> _Estratto della pagina_:
Accedere ai dati genetici per una maggiore tutela della sicurezza. È un tema delicato che anima il dibattito pubblico, contrapponendo le esigenze collettive alle garanzie di privacy dei singoli.
L’annuncio dell’imminente esame da parte del Consiglio dei Ministri Italiano del provvedimento che vorrebbe istituire la banca dati nazionale del Dna, lo ha riportato all’ordine del giorno dell’agenda politica e mediale.
Nonostante le reazioni controverse emerse nell’ambito del dibattito politico, è molto probabile l’opinione pubblica italiana accolga con favore la proposta.
Un’indagine promossa dal Comitato Nazionale per la Biosicurezza e le Biotecnologie e realizzata da Observa, che ha anticipato molti degli elementi cruciali del dibattito, evidenzia infatti che la grande maggioranza degli Italiani è favorevole non solo all’utilizzo degli esami del dna nell’ambito della lotta alla criminalità (80%) ma anche a conservare i dati sul DNA di criminali e sospettati in una banca dati a disposizione delle Forze dell’Ordine.

> _Dati grezzi_:
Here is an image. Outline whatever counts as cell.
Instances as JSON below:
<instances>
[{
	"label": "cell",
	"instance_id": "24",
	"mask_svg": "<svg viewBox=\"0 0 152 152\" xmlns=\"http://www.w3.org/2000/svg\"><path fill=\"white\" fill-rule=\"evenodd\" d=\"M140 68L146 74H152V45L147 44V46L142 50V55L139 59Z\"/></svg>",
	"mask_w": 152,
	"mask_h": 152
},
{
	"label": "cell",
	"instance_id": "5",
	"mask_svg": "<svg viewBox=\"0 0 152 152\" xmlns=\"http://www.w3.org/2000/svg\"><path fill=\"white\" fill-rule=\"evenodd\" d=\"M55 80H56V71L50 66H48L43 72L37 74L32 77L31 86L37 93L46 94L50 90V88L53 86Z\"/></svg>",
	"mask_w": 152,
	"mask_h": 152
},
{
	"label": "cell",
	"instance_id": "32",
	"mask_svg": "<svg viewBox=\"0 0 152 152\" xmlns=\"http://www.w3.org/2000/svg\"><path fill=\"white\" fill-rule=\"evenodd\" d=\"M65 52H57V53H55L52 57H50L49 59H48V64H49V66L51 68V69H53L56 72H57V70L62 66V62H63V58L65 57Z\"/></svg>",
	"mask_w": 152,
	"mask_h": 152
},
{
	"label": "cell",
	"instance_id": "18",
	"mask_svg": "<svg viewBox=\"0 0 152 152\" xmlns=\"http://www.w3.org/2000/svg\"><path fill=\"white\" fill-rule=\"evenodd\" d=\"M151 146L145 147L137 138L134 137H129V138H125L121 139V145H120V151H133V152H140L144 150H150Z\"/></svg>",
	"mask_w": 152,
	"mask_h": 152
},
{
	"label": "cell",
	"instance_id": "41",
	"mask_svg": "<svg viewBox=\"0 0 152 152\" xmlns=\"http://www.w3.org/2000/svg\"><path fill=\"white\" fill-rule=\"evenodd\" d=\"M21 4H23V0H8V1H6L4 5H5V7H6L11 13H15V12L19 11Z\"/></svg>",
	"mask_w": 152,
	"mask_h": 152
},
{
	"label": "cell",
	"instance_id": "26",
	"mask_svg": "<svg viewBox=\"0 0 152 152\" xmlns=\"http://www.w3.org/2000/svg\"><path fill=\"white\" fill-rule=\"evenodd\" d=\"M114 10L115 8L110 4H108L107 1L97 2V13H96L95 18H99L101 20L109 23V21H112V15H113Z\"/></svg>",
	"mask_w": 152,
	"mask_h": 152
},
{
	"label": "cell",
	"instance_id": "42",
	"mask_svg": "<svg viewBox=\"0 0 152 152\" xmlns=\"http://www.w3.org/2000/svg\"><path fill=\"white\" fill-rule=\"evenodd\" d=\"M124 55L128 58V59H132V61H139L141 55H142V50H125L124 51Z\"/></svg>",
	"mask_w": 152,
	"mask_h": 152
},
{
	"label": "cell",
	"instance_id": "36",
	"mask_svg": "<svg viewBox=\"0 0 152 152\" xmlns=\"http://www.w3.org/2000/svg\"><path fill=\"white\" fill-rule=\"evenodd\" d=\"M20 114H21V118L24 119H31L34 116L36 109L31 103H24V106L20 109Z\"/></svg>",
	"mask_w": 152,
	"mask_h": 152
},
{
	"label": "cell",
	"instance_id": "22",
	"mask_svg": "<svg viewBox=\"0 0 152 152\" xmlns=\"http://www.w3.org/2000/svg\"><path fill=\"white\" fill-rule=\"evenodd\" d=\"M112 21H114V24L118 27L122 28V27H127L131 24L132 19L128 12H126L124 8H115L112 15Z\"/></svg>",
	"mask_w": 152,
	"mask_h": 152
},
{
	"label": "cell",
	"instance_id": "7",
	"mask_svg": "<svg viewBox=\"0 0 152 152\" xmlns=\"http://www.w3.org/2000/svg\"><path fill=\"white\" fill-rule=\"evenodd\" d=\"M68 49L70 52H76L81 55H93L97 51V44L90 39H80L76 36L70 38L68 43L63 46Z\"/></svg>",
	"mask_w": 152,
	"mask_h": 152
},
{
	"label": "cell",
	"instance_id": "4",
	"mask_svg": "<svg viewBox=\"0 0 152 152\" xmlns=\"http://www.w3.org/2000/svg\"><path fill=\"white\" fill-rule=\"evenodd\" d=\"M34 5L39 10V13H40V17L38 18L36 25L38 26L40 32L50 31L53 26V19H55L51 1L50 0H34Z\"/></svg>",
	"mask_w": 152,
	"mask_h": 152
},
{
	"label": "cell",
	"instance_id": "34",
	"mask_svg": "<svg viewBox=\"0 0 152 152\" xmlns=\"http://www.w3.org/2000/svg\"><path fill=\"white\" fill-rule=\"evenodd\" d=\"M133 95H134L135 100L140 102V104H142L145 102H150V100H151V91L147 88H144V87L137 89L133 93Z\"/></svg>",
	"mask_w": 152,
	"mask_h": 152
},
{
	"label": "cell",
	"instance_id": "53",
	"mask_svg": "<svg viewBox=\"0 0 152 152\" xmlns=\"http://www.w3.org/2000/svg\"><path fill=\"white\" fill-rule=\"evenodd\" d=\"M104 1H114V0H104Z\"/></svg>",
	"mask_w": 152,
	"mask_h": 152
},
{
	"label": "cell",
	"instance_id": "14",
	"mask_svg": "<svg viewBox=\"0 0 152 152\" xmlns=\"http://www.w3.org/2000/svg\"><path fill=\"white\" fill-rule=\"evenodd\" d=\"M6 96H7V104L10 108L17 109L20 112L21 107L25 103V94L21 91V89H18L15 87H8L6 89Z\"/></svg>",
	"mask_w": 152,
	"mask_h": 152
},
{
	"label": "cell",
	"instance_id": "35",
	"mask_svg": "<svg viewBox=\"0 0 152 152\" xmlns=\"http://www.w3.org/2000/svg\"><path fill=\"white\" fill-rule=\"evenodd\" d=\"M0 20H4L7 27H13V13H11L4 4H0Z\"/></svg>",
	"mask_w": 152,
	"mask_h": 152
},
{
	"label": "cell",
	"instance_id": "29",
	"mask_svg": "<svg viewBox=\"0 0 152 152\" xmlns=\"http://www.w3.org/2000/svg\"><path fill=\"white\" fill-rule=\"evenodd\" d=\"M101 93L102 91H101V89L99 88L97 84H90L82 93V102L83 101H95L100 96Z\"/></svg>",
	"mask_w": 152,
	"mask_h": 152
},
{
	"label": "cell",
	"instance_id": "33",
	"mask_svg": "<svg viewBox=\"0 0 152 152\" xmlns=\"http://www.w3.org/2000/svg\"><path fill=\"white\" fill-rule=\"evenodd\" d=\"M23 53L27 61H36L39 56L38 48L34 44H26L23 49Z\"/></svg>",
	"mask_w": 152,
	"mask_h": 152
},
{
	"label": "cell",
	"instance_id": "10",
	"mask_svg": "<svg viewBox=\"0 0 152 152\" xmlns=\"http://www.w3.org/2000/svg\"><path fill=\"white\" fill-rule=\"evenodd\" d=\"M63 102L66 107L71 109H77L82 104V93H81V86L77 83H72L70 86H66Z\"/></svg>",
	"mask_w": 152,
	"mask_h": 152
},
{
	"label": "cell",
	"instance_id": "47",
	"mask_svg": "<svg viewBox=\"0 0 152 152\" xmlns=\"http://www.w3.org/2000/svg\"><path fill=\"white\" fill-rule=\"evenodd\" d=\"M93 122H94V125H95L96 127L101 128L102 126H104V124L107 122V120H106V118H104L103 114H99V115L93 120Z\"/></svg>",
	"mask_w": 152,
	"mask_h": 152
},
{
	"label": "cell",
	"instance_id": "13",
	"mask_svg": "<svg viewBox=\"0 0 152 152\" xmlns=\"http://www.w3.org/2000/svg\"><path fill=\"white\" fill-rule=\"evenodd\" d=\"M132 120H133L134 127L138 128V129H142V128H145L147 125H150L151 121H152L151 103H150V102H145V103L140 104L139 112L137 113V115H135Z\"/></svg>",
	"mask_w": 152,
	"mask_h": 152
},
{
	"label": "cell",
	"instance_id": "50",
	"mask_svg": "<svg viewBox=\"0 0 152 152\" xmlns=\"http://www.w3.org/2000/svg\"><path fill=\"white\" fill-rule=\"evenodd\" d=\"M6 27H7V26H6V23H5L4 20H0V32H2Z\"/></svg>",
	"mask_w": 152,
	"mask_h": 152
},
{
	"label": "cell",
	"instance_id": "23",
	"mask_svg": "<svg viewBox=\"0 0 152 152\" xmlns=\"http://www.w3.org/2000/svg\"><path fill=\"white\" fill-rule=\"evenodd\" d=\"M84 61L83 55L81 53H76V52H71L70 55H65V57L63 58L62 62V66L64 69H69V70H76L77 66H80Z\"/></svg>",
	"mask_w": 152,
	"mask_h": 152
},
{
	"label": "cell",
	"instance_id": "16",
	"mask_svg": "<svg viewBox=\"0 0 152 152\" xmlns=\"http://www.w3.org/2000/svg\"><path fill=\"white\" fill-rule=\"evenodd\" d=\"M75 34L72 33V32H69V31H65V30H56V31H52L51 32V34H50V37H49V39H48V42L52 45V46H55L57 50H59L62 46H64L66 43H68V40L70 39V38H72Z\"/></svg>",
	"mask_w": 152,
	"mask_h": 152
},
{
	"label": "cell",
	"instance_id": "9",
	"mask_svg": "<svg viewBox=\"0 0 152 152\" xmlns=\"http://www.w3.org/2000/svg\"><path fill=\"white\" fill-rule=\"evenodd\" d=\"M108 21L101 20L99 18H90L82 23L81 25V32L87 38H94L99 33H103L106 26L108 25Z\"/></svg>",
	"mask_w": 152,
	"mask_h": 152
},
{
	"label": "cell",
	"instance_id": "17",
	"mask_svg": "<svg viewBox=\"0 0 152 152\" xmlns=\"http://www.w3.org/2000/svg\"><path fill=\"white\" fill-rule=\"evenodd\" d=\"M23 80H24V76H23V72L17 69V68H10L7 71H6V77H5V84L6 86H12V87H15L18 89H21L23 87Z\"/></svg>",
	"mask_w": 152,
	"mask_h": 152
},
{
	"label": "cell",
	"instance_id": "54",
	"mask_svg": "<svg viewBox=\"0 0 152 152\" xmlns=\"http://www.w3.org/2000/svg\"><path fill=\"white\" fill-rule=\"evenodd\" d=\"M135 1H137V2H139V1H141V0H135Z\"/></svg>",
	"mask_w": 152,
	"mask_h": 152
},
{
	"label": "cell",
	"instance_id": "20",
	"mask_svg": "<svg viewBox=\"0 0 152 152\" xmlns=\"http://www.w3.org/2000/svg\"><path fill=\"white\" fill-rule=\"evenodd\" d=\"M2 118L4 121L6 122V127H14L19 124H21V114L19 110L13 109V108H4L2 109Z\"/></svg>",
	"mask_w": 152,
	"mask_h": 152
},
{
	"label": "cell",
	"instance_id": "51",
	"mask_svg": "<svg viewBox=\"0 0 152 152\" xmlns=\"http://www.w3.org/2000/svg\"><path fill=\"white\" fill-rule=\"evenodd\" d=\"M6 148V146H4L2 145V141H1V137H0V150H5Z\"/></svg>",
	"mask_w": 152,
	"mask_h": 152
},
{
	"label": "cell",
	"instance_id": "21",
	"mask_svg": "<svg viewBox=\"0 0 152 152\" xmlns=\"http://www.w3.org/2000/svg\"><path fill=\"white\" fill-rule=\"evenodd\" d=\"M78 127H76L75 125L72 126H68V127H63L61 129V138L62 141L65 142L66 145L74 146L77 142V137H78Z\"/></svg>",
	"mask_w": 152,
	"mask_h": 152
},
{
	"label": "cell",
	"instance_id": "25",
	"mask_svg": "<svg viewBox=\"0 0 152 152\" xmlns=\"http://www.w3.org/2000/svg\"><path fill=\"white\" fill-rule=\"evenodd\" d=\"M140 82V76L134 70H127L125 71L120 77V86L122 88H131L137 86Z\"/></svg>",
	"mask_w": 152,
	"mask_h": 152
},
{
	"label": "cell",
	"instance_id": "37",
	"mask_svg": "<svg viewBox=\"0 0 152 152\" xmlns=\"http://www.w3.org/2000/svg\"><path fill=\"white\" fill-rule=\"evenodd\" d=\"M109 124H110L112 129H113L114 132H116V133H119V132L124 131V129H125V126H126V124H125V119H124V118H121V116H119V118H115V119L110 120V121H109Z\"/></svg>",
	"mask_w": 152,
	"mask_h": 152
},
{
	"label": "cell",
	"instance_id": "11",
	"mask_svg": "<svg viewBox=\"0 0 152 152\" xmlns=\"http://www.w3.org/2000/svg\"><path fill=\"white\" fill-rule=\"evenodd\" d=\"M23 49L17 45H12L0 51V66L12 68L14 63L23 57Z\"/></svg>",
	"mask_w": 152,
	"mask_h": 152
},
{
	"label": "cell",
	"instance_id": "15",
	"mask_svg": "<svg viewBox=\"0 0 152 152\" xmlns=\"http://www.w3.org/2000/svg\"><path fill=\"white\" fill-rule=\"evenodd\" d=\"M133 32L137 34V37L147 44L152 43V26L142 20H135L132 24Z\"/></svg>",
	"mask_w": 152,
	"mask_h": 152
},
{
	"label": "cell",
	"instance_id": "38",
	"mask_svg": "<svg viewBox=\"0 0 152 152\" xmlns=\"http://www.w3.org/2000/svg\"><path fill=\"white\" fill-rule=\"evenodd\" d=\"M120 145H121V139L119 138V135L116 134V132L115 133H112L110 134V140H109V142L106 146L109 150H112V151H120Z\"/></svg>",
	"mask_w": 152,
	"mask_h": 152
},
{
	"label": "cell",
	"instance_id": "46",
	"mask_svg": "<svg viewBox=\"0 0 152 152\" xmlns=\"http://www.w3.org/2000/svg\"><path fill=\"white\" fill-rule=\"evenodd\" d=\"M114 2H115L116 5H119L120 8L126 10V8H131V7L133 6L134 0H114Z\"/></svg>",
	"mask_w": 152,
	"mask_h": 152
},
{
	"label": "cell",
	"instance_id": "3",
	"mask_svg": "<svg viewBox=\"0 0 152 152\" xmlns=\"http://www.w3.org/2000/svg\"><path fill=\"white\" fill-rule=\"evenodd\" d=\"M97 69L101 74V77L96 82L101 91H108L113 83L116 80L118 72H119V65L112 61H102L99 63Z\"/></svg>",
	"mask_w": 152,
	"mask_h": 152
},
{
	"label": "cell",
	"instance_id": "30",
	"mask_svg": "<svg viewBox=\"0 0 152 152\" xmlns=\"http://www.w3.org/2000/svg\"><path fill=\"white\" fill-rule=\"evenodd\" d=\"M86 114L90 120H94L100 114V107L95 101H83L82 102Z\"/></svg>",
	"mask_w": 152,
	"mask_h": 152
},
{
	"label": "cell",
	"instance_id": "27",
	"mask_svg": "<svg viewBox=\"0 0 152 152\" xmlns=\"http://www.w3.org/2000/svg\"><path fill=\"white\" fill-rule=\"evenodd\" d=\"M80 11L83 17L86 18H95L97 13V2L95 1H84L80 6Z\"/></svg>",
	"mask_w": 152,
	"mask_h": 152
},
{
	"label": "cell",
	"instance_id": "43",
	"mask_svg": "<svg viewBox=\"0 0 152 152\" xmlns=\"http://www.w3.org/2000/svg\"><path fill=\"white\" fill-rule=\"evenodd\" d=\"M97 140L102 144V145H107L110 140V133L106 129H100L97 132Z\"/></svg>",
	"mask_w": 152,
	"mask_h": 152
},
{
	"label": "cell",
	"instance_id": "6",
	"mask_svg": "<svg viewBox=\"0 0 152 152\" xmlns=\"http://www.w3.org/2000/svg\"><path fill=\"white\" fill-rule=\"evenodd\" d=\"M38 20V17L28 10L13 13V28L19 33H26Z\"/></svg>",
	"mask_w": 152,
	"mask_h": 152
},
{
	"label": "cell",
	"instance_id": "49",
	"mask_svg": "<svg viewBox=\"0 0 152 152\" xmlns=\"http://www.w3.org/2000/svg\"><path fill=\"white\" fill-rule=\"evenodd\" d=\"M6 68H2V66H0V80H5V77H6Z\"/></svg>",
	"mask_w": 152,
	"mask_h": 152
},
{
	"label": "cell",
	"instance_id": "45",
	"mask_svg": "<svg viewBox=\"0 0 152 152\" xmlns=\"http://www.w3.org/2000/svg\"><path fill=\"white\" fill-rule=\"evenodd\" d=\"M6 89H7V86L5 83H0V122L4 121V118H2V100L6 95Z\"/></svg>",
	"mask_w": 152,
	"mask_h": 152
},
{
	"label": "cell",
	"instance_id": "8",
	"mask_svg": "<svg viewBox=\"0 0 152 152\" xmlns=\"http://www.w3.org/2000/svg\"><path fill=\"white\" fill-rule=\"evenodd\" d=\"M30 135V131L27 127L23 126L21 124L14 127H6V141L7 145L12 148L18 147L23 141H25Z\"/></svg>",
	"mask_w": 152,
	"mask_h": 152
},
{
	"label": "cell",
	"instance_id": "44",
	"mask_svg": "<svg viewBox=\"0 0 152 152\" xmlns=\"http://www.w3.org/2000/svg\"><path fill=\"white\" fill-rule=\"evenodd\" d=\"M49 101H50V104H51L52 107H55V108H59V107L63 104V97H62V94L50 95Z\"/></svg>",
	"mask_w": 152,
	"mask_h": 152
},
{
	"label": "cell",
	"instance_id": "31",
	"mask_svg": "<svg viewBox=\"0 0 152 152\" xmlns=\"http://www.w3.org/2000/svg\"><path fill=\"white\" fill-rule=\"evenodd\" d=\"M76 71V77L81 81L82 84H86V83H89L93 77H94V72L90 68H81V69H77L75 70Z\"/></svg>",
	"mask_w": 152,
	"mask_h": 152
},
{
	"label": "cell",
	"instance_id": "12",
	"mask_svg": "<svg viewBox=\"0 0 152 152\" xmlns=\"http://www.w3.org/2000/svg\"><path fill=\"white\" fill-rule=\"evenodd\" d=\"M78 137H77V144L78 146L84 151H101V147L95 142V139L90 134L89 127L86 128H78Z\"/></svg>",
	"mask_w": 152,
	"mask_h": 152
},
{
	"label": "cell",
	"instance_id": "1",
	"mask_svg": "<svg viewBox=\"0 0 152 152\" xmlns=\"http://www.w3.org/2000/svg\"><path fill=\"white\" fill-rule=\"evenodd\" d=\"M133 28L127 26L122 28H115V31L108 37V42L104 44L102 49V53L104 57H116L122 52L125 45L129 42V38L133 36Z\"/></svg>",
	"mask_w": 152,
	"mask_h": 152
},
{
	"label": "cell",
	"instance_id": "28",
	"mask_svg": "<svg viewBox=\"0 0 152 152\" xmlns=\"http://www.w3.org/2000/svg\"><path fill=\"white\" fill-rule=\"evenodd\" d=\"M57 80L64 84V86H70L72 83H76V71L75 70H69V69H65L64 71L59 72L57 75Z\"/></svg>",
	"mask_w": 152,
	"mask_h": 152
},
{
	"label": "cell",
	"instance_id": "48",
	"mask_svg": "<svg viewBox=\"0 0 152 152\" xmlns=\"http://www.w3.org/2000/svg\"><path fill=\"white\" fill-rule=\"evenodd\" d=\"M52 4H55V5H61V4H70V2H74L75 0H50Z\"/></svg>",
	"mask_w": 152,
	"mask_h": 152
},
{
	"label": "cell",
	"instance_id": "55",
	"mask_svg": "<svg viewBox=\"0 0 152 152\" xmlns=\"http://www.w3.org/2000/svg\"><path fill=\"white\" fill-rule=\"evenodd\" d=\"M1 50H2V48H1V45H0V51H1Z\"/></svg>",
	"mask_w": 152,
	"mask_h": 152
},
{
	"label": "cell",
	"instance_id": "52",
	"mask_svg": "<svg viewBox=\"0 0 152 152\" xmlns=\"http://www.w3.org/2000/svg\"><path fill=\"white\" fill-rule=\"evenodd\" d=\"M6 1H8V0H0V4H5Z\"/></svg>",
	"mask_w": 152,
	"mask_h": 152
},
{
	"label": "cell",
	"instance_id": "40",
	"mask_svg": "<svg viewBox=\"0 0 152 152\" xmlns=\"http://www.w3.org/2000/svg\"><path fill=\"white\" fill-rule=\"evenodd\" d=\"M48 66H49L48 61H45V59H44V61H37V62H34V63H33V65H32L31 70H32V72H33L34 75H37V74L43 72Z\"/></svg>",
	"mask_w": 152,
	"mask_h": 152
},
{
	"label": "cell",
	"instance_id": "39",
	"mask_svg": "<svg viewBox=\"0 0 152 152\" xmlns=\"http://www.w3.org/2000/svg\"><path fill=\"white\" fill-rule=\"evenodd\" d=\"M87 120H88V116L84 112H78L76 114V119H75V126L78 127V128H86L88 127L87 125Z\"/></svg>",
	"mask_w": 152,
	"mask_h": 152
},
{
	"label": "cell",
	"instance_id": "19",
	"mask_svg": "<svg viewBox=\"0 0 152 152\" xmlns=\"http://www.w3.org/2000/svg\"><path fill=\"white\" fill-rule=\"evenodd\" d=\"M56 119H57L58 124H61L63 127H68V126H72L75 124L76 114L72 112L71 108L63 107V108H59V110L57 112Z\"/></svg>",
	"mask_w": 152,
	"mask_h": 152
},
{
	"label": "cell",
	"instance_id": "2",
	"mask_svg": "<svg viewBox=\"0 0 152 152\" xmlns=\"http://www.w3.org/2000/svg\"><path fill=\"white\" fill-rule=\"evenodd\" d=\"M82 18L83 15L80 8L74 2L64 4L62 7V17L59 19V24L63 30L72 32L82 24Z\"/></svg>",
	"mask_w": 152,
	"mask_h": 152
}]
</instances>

> _Esercizi_:
(a) Nel brano sulla banca dati del Dna, chi ha realizzato l'indagine promossa dal Comitato Nazionale per la Biosicurezza e le Biotecnologie?
(b) Ripeti senza cambiare nulla la parte del brano sulla banca dati del Dna compresa tra "Accedere ai dati" e "privacy dei singoli.", estremi inclusi.
L'elenco non ha alcun ruolo in questo lavoro.

> _Soluzioni per esercizio_:
(a) Observa.

(b)
Accedere ai dati genetici per una maggiore tutela della sicurezza. È un tema delicato che anima il dibattito pubblico, contrapponendo le esigenze collettive alle garanzie di privacy dei singoli.